# Vermeer 605k baler



## 192837465 (Jun 28, 2015)

The auto tie on my baler won't work and the near full and full symbols don't come on on the monitor either. What could it be?


----------



## Nitram (Apr 2, 2011)

Any error codes? First suspect is connection baler to tractor. Next is the read sensors can borrow from different location switch them out if not continue checking connections like at bottom of monitor make sure pins and or receptors haven't pushed back into plugs. Ground and positive connections at battery... You are connecting straight to battery... Right? Battery is good with 12.57 + volt ? And I'm just getting started! What monitor have you? PS seldom the monitor problem


----------



## Nitram (Apr 2, 2011)

PS had similar this years first hookup was baler to tractor connection. The flat ground pins corroded hooked up the manual electronic switch and actuator worked there for went after connections


----------



## 192837465 (Jun 28, 2015)

Nitram said:


> Any error codes? First suspect is connection baler to tractor. Next is the read sensors can borrow from different location switch them out if not continue checking connections like at bottom of monitor make sure pins and or receptors haven't pushed back into plugs. Ground and positive connections at battery... You are connecting straight to battery... Right? Battery is good with 12.57 + volt ? And I'm just getting started! What monitor have you? PS seldom the monitor problem


----------



## 192837465 (Jun 28, 2015)

# DATA BLOCK:
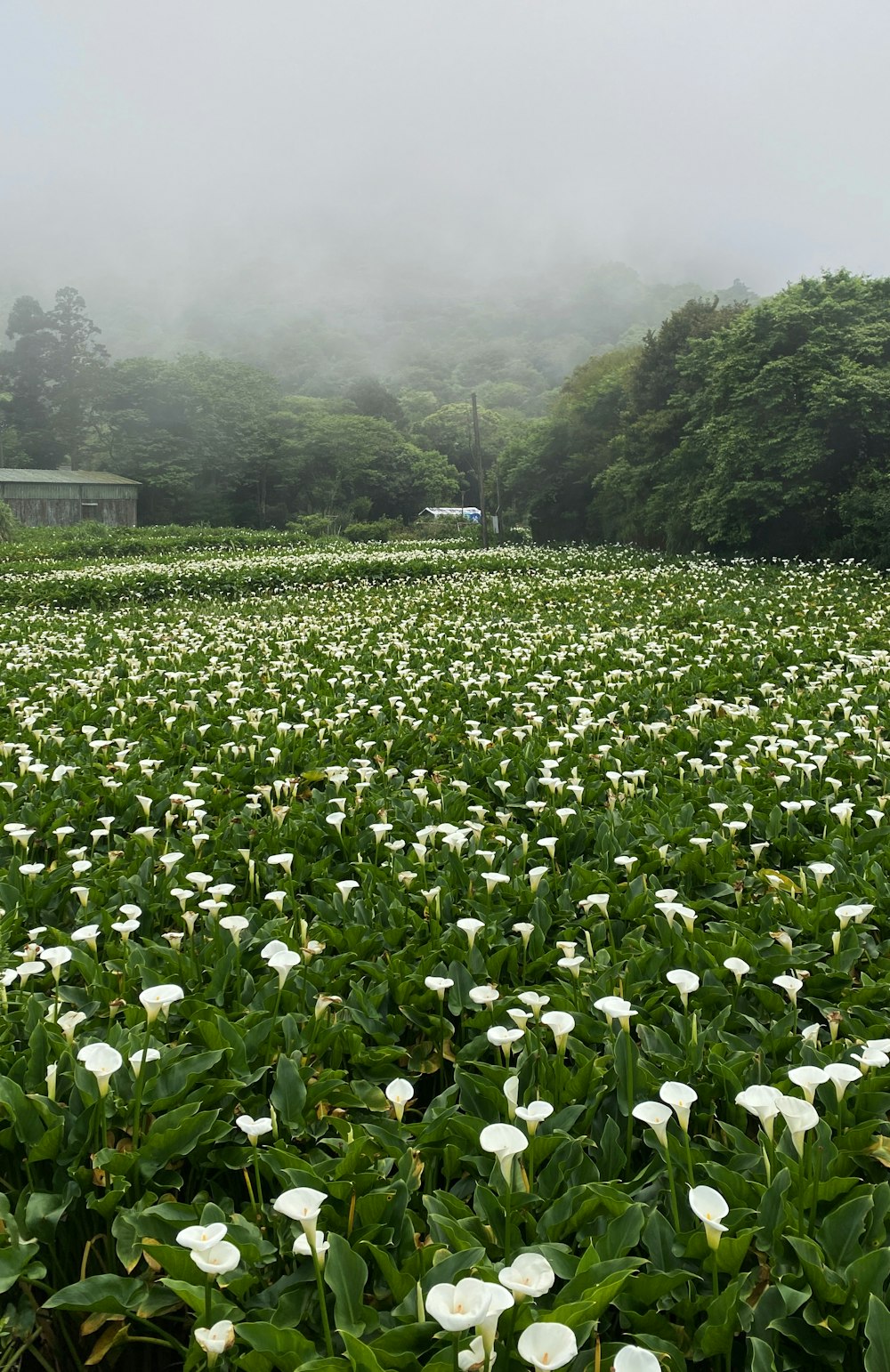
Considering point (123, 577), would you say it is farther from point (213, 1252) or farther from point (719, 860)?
point (213, 1252)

# REQUIRED TASKS:
[1] For the baler thread, decide whether each statement agrees with it. Answer yes or no and quote the words that settle it.
(a) Nitram names the connection between baler and tractor as the first suspect.
(b) Nitram says the monitor is usually the source of the problem.
(c) In Nitram's own case, the flat ground pins had corroded.
[2] According to the baler thread, which symbols fail to come on on the monitor?
[3] From the baler thread, copy everything from "# Vermeer 605k" down to "could it be?".
Work from the baler thread alone.

# ANSWER SET:
[1]
(a) Yes: "First suspect is connection baler to tractor."
(b) No: "PS seldom the monitor problem"
(c) Yes: "The flat ground pins corroded"

[2] The near full and full symbols.

[3]
# Vermeer 605k baler



## 192837465 (Jun 28, 2015)

The auto tie on my baler won't work and the near full and full symbols don't come on on the monitor either. What could it be?